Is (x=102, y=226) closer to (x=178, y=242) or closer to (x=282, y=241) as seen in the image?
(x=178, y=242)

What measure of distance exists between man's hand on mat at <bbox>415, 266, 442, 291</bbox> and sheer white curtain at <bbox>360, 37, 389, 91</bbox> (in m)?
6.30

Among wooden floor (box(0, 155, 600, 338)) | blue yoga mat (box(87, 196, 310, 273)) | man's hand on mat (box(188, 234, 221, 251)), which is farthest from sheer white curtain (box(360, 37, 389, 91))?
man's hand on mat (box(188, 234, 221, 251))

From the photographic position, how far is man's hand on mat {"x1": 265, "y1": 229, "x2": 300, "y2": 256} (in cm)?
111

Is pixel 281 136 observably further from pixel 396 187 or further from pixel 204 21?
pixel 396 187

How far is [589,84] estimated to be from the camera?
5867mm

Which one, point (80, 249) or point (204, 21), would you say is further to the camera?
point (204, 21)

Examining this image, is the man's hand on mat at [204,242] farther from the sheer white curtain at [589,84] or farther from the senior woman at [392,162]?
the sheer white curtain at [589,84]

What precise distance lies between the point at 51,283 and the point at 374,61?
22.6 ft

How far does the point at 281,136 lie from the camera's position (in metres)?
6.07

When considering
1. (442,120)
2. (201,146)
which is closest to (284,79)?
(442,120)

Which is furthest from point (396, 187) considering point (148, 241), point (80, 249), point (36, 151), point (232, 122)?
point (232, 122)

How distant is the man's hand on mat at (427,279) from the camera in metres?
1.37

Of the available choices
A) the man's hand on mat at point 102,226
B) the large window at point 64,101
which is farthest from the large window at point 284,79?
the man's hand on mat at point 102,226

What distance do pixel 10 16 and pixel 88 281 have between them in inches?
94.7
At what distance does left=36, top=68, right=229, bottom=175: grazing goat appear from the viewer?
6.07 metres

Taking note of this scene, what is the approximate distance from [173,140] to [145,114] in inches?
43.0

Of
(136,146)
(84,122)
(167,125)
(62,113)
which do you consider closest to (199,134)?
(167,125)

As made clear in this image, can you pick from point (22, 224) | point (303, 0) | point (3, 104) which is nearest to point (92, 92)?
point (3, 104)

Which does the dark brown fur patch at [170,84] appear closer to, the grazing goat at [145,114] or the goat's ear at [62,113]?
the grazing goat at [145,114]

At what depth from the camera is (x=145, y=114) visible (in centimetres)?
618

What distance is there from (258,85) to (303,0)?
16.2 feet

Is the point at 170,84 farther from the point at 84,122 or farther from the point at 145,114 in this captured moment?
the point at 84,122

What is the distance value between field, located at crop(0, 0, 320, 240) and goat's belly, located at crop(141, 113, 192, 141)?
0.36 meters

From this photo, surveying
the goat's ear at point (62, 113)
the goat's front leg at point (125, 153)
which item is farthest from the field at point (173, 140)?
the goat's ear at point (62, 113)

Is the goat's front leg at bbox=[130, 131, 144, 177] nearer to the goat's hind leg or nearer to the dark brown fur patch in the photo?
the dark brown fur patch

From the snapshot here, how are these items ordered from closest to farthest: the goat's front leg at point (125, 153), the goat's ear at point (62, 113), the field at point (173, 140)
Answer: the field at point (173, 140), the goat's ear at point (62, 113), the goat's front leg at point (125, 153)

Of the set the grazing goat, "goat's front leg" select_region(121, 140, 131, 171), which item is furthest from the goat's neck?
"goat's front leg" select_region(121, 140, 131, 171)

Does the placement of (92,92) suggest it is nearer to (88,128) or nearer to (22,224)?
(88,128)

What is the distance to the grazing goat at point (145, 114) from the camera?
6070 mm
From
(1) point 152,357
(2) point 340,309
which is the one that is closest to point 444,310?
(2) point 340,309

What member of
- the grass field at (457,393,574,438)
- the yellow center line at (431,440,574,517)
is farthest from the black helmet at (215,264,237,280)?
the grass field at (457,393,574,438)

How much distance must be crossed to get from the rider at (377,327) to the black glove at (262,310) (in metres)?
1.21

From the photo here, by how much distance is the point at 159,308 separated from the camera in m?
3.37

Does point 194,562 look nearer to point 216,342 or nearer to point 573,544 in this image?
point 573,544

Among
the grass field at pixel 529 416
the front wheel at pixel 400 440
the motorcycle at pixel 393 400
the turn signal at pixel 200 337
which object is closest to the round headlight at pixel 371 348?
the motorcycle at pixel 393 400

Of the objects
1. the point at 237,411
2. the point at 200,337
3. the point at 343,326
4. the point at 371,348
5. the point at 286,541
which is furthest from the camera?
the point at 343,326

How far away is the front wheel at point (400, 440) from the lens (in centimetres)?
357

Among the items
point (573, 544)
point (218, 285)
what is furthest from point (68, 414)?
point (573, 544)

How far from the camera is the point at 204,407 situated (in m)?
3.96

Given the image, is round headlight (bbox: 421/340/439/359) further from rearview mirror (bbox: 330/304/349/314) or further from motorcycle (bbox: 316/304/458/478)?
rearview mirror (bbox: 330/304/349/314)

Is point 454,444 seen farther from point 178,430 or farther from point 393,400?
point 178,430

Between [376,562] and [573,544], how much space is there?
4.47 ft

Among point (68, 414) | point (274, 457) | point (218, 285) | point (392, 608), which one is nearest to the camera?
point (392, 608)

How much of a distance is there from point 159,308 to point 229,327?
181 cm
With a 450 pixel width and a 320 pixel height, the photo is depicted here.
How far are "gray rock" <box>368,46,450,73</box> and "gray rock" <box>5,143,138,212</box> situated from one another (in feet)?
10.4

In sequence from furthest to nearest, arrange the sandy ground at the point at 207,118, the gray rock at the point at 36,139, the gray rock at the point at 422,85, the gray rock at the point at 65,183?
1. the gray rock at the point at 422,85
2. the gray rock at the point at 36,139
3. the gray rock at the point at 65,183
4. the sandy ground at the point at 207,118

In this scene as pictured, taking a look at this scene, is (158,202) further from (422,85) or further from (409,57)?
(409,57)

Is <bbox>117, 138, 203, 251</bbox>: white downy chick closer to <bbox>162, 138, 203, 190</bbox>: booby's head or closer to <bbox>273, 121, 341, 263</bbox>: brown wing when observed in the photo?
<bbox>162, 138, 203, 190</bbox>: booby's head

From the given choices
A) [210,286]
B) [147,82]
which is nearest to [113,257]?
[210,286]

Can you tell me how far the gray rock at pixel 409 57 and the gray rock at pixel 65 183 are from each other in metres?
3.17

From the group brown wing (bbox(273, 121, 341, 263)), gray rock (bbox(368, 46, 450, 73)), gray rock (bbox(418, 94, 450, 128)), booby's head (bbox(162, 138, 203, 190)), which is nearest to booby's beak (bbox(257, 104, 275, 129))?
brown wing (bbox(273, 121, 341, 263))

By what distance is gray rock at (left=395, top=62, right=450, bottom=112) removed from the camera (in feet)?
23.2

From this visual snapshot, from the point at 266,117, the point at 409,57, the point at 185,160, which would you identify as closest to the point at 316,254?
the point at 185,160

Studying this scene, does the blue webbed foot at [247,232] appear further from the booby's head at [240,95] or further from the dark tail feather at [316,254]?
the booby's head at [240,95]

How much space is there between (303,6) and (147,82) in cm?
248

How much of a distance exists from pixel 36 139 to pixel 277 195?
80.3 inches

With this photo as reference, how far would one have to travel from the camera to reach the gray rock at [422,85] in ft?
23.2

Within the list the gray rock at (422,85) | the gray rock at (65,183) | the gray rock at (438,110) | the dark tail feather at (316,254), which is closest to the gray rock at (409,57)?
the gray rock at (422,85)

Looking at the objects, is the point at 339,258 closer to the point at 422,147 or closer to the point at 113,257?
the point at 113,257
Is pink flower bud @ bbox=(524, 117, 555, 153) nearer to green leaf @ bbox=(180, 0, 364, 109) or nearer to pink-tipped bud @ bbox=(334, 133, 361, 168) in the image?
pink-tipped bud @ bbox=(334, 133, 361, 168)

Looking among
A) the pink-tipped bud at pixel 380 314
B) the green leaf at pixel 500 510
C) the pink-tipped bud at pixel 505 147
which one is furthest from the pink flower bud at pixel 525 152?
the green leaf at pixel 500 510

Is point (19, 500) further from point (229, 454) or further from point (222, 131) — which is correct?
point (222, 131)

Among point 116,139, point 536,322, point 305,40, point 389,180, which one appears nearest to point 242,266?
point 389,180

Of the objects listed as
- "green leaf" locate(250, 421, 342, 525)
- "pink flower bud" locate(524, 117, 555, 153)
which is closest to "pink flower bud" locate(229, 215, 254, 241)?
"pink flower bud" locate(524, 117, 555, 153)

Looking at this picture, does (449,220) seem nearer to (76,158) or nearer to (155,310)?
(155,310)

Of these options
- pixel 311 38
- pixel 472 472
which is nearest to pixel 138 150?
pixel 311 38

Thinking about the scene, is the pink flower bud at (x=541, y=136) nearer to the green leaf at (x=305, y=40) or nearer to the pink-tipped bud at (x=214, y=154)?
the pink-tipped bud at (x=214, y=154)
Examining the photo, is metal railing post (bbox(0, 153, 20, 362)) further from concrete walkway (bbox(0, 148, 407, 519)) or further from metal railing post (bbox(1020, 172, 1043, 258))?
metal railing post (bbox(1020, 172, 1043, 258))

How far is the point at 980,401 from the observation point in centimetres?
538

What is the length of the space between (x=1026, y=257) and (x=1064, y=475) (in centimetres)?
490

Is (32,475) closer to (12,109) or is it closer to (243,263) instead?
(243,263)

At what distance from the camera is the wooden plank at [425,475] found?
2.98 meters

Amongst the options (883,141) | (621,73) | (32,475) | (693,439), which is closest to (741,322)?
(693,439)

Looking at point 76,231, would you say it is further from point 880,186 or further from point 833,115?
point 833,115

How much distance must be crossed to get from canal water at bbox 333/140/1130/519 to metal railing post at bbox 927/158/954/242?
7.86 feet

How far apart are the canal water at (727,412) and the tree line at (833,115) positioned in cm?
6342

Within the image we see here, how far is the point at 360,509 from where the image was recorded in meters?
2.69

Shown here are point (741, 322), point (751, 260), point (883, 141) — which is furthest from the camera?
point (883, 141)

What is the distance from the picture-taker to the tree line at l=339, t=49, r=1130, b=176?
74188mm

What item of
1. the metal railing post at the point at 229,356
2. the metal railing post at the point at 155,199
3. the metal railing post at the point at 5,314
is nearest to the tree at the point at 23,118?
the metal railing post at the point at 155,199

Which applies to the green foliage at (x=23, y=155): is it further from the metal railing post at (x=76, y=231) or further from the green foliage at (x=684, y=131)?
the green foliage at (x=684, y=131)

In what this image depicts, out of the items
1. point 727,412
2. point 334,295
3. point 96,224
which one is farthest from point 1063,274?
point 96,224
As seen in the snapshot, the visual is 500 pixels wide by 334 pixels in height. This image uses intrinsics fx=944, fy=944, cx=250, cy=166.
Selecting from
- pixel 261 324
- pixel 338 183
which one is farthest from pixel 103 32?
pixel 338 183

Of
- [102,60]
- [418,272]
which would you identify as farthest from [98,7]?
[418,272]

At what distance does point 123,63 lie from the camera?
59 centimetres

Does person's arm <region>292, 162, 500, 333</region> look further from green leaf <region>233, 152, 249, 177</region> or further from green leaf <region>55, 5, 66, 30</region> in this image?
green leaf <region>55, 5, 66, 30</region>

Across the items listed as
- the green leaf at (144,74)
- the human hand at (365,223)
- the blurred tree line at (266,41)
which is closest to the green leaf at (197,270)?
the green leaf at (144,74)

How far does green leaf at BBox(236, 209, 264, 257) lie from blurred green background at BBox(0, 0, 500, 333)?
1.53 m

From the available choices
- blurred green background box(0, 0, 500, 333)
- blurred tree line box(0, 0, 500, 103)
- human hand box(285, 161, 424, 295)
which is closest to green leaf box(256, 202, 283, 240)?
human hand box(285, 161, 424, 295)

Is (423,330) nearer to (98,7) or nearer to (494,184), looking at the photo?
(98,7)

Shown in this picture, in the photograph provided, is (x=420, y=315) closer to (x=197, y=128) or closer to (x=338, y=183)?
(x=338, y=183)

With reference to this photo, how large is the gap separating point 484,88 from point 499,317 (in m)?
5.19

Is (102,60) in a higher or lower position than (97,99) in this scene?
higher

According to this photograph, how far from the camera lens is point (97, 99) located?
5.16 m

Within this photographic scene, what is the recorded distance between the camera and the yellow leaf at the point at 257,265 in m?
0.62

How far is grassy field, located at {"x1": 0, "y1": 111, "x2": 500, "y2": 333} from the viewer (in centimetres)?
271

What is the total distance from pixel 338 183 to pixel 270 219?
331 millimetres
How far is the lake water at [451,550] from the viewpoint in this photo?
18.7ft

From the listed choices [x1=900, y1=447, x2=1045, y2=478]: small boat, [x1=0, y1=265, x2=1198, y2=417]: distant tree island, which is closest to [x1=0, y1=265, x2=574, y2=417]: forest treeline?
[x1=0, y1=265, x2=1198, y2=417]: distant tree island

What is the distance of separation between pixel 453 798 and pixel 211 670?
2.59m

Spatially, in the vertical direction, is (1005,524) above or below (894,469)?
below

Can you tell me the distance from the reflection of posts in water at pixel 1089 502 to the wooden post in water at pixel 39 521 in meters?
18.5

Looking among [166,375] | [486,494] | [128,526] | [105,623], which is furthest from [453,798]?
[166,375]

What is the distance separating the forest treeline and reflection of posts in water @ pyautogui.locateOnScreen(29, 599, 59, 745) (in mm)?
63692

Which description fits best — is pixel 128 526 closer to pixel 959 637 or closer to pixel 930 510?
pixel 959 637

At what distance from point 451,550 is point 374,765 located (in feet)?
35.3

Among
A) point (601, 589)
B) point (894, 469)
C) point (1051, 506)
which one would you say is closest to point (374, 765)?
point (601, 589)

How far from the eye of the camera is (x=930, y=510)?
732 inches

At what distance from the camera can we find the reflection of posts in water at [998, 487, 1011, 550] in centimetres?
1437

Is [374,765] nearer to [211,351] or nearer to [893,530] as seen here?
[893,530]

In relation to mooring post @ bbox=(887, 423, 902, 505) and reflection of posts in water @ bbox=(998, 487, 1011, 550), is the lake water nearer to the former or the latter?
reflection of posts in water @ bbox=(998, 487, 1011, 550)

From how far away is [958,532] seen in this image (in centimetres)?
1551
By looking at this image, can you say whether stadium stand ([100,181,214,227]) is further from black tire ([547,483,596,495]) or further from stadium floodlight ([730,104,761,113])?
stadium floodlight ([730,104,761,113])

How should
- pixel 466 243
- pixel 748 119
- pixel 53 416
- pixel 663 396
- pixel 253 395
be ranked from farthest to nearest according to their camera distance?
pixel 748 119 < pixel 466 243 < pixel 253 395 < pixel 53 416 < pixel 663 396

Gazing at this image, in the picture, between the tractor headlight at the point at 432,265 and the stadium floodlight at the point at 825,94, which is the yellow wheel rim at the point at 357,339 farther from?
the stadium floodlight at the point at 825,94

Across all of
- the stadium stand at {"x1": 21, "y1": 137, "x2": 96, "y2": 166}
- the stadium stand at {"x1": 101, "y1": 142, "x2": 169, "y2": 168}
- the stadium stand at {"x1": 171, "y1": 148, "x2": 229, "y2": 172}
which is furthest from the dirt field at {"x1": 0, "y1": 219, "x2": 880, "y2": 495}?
-.-.-
INSTRUCTIONS TO FOLLOW -> Transcribe word for word the stretch of the listing above, from the line containing "Of the available choices" through the line containing "0.36 meters".

ANSWER TO THE TASK ->
Of the available choices
A) the man's hand on mat at point 102,226
B) the large window at point 64,101
which is farthest from the large window at point 284,79?
the man's hand on mat at point 102,226

What distance do pixel 10 16 and pixel 88 281 have between them in inches?
94.7
At what distance does left=36, top=68, right=229, bottom=175: grazing goat appear from the viewer?
6.07 metres

Taking note of this scene, what is the approximate distance from [173,140] to [145,114] in inches?
43.0

Of
(136,146)
(84,122)
(167,125)
(62,113)
which do you consider closest to (199,134)?
(167,125)

As made clear in this image, can you pick from point (22, 224) | point (303, 0) | point (3, 104) which is nearest to point (92, 92)?
point (3, 104)

Which does the dark brown fur patch at [170,84] appear closer to, the grazing goat at [145,114] or the goat's ear at [62,113]?
the grazing goat at [145,114]

At what depth from the camera is (x=145, y=114) visible (in centimetres)?
618

What distance is there from (258,85) to (303,0)?
16.2 feet

Is the point at 170,84 farther from the point at 84,122 or farther from the point at 145,114 in this captured moment?
the point at 84,122

What is the distance value between field, located at crop(0, 0, 320, 240) and goat's belly, located at crop(141, 113, 192, 141)?
0.36 meters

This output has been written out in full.